* _Teks Sumber_
************
Lain halnya dengan Babad Bali.com memuat  bahwa Pura ini memiliki rekaman sejarah yang panjang dan unik. Hal tersebut ditelusuri lewat temuan arkeologi, efigrafi dan folklore (cerita rakyat) yang hidup di tengah masyarakat Julah dan sekitarnya.

Berdasarkan kajian arkeologis, saat penggalian di lokasi perbaikan pura tahun 1995 ditemukan sarkopah/sarkopagus. Kini sarkopah itu disimpan bersama sarkopah lainnya di halaman depan Pura Duhur Desa Kayuputih, Banjar. Sarkopah (peti mayat) terbuat dari batu cadas, banyak ditemukan di beberapa daerah di Bali.

Sistem penguburan menggunakan sarkopah berlangsung sejak zaman perundagian di Bali tahun 2500-3000 SM, atau sekitar 5.000 tahun lalu. Berarti di sekitar kawasan Pura Ponjok Batu pernah dihuni masyarakat yang mendukung budaya sarkopah. Sarkopah merupakan tempat disemayamkannya jasad orang yang dihormati masyarakat

Sementara menurut kajian efigrafi atau prasasti, Desa Julah sebagai pemukiman sangat ramai. Ini diketahui dari prasasti yang dikeluarkan raja-raja dari Dinasti Warmadewa, masing-masing masa pemerintahan Raja Sang Sri Aji Ugrasena (tahun 923 M), Raja Sri Aji Tabanendra Warmadewa (955 M), Raja Sri Janasadhu Warmadewa (975 M), Raja Sri Dharma Udayana Warmadewa (1011 M), Raja Putri Sang Adnyadewi, Prabu Marakatta (1022-1026 M), Raja Sri Paduka Anak Wungsu dan Raja Sri Prabu Jayapangus (1181 M).
************
* _Data Tersedia_
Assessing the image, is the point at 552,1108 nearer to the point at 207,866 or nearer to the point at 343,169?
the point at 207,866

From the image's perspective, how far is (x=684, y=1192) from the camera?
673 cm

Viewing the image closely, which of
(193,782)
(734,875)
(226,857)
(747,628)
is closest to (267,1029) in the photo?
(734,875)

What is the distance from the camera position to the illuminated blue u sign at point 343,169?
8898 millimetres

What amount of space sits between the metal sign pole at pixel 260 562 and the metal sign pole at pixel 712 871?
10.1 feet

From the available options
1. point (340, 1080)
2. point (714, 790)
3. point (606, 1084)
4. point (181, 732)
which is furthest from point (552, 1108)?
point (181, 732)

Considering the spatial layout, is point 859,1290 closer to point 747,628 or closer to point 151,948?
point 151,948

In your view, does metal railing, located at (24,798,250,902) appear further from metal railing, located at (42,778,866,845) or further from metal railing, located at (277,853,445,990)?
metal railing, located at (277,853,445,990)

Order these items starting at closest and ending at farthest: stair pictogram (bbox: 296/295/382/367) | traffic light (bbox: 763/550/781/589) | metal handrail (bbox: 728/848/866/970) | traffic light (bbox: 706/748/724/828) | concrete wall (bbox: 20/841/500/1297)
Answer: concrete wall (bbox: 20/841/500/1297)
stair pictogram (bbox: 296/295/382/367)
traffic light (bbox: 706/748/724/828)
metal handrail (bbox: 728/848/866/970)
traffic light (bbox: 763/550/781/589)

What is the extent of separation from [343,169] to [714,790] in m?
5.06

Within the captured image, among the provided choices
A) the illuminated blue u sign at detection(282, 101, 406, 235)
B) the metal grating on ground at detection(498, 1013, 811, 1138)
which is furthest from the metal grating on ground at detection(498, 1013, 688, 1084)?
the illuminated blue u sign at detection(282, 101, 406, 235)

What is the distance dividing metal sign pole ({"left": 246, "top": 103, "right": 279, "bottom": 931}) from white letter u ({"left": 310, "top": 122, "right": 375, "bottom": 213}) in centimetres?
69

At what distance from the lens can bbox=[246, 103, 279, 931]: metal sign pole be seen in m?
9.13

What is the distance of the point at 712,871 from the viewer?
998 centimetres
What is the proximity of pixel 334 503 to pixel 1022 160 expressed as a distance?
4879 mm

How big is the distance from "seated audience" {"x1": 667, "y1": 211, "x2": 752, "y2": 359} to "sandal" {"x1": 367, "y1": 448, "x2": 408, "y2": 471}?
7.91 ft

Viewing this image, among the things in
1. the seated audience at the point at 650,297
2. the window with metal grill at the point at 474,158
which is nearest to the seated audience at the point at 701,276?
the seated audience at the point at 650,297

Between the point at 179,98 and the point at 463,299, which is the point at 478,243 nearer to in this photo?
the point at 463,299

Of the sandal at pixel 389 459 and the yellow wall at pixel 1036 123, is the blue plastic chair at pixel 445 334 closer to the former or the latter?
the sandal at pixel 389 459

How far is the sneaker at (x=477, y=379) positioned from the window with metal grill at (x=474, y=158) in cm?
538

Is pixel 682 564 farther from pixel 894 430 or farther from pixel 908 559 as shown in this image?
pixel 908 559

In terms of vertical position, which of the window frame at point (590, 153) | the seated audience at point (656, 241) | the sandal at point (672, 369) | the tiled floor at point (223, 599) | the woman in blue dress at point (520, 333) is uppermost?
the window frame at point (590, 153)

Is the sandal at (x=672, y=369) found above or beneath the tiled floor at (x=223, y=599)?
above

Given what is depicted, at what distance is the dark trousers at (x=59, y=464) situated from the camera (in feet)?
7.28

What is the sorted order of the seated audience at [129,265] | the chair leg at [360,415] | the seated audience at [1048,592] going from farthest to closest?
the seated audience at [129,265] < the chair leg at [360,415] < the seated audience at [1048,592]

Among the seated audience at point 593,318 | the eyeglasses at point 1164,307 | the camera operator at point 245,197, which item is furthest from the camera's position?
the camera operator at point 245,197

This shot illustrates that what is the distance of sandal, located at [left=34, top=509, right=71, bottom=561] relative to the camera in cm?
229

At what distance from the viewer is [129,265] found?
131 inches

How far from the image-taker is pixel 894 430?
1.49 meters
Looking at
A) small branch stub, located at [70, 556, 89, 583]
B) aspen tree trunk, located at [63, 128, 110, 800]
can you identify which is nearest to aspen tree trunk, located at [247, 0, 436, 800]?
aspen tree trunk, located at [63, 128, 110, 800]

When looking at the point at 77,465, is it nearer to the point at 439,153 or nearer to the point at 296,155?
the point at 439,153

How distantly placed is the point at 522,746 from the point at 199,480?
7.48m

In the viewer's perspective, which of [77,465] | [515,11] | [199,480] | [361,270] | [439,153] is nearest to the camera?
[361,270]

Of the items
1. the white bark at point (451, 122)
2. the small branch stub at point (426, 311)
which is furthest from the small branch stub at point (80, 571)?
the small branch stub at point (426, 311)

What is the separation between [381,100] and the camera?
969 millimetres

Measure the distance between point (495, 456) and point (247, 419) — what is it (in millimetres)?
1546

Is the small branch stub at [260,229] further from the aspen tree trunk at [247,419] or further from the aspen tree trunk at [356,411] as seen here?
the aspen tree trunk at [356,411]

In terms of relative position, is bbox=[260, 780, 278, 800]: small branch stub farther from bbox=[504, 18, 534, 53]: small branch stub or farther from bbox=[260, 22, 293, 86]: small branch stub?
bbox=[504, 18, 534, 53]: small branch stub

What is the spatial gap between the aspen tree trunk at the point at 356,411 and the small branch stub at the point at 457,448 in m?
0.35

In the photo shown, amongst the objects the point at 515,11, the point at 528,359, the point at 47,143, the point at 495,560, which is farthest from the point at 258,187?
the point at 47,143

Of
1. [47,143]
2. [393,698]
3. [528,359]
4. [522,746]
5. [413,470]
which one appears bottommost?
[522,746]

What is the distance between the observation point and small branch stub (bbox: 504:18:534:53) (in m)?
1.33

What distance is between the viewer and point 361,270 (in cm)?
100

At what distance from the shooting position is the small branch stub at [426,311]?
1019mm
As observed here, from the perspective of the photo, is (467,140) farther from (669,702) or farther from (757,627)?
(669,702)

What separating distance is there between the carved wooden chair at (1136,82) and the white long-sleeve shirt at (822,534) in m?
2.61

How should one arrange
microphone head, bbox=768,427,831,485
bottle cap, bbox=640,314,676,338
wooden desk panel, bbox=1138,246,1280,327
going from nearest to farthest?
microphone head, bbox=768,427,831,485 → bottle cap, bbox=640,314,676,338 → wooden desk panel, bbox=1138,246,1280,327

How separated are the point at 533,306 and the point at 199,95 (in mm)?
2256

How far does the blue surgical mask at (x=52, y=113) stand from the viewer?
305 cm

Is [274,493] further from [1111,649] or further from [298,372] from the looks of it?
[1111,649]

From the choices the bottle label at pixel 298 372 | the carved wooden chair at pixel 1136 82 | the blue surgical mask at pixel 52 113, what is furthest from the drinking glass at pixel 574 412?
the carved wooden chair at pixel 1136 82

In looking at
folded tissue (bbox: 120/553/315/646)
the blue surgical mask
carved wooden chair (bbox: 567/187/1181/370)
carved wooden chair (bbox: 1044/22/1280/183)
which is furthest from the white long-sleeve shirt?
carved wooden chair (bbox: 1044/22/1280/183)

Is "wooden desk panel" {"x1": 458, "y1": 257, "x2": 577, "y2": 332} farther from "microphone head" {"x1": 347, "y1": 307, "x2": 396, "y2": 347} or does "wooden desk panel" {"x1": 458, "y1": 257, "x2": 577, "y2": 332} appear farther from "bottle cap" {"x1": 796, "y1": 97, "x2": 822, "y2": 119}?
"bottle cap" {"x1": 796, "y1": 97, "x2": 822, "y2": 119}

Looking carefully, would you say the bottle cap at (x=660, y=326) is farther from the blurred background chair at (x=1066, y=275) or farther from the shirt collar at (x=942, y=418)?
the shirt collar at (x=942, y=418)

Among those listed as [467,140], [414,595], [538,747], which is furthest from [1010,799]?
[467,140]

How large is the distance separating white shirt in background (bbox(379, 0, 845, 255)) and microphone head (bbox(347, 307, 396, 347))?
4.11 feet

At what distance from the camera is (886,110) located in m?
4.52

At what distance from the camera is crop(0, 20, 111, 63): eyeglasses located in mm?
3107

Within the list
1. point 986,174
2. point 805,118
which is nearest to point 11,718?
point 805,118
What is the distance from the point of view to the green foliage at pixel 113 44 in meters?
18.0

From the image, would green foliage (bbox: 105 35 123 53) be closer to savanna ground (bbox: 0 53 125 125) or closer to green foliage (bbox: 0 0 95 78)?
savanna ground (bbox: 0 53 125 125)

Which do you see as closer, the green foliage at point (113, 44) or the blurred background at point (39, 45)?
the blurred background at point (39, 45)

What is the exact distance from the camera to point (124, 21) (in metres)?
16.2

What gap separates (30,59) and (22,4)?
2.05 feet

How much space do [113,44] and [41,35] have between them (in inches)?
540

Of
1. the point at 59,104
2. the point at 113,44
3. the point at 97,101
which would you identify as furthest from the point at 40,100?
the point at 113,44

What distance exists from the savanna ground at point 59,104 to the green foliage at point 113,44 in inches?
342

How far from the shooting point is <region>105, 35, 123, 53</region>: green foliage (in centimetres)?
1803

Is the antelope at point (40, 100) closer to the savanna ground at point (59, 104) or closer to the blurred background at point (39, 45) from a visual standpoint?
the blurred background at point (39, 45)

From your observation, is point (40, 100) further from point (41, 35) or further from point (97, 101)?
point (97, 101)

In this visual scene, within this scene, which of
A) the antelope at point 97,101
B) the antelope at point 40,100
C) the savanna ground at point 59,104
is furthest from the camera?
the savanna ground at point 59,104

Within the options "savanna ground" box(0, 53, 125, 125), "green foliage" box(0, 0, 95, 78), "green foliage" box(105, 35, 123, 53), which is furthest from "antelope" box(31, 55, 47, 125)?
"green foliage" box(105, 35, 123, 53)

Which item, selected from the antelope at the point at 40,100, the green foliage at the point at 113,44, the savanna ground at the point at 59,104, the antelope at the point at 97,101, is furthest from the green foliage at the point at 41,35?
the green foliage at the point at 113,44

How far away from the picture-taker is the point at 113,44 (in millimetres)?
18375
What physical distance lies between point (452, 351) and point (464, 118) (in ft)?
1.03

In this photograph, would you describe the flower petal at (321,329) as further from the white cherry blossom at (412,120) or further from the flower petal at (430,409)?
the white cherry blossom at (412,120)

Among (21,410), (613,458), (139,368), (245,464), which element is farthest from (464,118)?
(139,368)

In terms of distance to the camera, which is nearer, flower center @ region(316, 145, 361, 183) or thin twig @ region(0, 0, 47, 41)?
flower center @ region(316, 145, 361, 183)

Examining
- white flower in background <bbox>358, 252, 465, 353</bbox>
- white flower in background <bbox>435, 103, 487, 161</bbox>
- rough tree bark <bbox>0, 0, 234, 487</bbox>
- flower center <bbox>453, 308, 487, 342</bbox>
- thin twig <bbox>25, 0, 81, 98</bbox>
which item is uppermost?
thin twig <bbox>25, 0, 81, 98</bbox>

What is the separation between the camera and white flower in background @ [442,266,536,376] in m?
************
* _Petunjuk 1_
Sunting bagian teks sumber yang dimulai pada kata-kata yang memuat "Berdasarkan kajian arkeologis, saat" dan berhenti setelah "daerah di Bali.", dengan mengganti "batu cadas" menjadi "batu padas".
* _Petunjuk 2_
Tentukan apakah setiap pernyataan berikut sesuai dengan teks sumber. Jawab ya atau tidak, lalu kutip kata-kata teks yang menjadi penentunya: (a) Sarkopah yang ditemukan pada tahun 1995 kini disimpan di halaman depan Pura Duhur Desa Kayuputih; (b) Sarkopah terbuat dari kayu; (c) Masa pemerintahan Raja Sri Prabu Jayapangus tercatat pada tahun 1181 M.

* _Jawaban Lengkap 1_
Berdasarkan kajian arkeologis, saat penggalian di lokasi perbaikan pura tahun 1995 ditemukan sarkopah/sarkopagus. Kini sarkopah itu disimpan bersama sarkopah lainnya di halaman depan Pura Duhur Desa Kayuputih, Banjar. Sarkopah (peti mayat) terbuat dari batu padas, banyak ditemukan di beberapa daerah di Bali.

* _Jawaban Lengkap 2_
(a) Ya: "Kini sarkopah itu disimpan bersama sarkopah lainnya di halaman depan Pura Duhur Desa Kayuputih, Banjar."
(b) Tidak: "Sarkopah (peti mayat) terbuat dari batu cadas"
(c) Ya: "Raja Sri Prabu Jayapangus (1181 M)"